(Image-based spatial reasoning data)
+-------+
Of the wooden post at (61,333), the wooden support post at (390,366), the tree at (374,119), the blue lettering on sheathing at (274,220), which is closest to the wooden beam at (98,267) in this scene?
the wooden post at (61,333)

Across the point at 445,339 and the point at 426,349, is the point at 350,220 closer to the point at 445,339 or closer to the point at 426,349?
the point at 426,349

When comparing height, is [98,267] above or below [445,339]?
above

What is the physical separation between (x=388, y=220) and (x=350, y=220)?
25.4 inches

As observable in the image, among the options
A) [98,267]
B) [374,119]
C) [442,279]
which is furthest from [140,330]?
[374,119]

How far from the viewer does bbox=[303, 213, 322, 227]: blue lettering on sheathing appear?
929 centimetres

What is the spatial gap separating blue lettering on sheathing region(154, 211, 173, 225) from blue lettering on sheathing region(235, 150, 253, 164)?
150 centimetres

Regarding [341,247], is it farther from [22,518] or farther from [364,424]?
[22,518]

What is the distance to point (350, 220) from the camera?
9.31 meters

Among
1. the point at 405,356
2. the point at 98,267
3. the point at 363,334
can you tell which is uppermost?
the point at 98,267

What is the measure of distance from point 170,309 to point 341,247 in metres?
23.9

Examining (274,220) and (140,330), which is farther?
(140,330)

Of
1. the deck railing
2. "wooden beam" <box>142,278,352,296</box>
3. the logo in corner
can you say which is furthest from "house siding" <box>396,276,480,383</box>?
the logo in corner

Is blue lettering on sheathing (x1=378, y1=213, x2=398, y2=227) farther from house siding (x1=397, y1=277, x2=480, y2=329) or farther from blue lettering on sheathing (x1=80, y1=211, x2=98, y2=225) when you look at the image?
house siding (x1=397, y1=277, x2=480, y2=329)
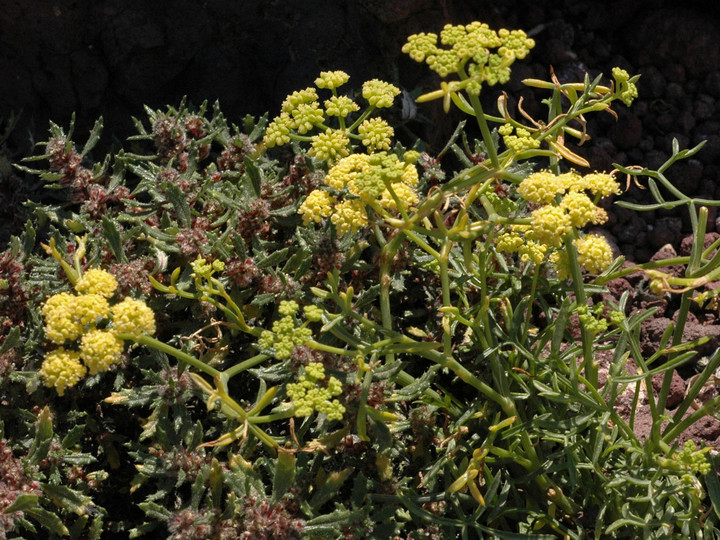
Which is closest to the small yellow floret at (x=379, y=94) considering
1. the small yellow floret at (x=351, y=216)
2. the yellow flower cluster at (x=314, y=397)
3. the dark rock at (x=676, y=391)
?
the small yellow floret at (x=351, y=216)

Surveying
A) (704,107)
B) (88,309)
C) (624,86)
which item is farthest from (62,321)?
(704,107)

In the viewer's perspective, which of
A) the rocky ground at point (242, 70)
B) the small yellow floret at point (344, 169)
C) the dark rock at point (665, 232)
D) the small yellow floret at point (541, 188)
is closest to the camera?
the small yellow floret at point (541, 188)

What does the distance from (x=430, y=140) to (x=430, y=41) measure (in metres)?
1.44

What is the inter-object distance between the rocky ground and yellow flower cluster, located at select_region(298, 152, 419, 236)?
1208mm

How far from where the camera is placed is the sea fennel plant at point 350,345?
6.28 ft

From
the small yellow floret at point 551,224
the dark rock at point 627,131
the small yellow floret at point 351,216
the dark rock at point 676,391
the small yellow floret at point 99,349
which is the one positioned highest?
the dark rock at point 627,131

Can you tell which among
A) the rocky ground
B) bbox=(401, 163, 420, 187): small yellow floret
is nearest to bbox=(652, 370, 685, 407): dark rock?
the rocky ground

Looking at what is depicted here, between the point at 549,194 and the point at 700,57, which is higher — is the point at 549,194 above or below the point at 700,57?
below

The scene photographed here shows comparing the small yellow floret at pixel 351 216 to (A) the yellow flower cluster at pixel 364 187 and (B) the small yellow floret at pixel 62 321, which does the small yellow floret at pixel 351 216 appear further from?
(B) the small yellow floret at pixel 62 321

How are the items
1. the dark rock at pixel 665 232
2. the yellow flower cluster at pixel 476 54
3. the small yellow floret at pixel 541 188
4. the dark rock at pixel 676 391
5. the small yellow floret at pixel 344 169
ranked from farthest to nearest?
the dark rock at pixel 665 232 → the dark rock at pixel 676 391 → the small yellow floret at pixel 344 169 → the small yellow floret at pixel 541 188 → the yellow flower cluster at pixel 476 54

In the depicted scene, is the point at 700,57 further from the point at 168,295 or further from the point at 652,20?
the point at 168,295

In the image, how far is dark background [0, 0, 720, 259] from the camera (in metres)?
3.21

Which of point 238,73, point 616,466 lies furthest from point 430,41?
point 238,73

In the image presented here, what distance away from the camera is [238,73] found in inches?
133
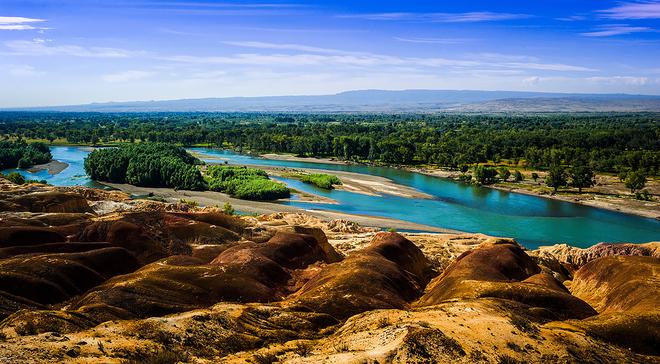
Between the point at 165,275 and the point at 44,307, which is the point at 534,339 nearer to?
the point at 165,275

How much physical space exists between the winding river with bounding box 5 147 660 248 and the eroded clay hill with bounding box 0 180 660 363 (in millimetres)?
25122

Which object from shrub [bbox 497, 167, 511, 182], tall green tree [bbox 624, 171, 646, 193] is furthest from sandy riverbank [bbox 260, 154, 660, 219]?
shrub [bbox 497, 167, 511, 182]

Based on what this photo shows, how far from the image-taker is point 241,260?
132 ft

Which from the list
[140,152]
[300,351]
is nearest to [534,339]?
[300,351]

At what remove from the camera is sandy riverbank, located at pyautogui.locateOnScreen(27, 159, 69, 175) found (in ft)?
426

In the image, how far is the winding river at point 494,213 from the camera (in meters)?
80.3

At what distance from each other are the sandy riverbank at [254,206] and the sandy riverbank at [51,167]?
27372mm

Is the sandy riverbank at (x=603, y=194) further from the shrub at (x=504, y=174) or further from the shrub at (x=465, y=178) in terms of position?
the shrub at (x=504, y=174)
+-------+
Given instruction :: Find the line that contains "How are the items", then write out that line and every line after it through the end of the records, exactly. Leave the pictures out.

Exercise answer ::
How are the items
1. the dark rock at pixel 665 232
2. the yellow flower cluster at pixel 476 54
3. the small yellow floret at pixel 541 188
4. the dark rock at pixel 676 391
5. the small yellow floret at pixel 344 169
ranked from farthest to nearest?
the dark rock at pixel 665 232 → the dark rock at pixel 676 391 → the small yellow floret at pixel 344 169 → the small yellow floret at pixel 541 188 → the yellow flower cluster at pixel 476 54

In the depicted scene, is the point at 700,57 further from the point at 168,295 or further from the point at 652,20?
the point at 168,295

In the image, how far is dark background [0, 0, 720, 259] from the camera (in metres)?
3.21

Which of point 238,73, point 616,466 lies furthest from point 430,41?
point 238,73

In the image presented here, what distance away from the camera is [238,73] found in inches?
133
Between the point at 165,275 and the point at 44,307, which is the point at 534,339 nearer to?
the point at 165,275

How much physical space exists between the winding river with bounding box 5 147 660 248 and the eroded clay hill with bounding box 0 180 660 363 (in millimetres)?
25122

Which object from shrub [bbox 497, 167, 511, 182], tall green tree [bbox 624, 171, 646, 193] is furthest from sandy riverbank [bbox 260, 154, 660, 219]?
shrub [bbox 497, 167, 511, 182]

Based on what this photo shows, how far from the image-taker is point 241,260?
132 ft

Which from the list
[140,152]
[300,351]
is nearest to [534,339]?
[300,351]

At what remove from the camera is sandy riverbank, located at pyautogui.locateOnScreen(27, 159, 69, 175) found (in ft)?
426

In the image, how far is the winding river at point 494,213 from the camera (in meters)?
80.3

At what distance from each other are the sandy riverbank at [254,206] and the sandy riverbank at [51,167]?
27372mm

Is the sandy riverbank at (x=603, y=194) further from the shrub at (x=504, y=174) or further from the shrub at (x=465, y=178) in terms of position?
the shrub at (x=504, y=174)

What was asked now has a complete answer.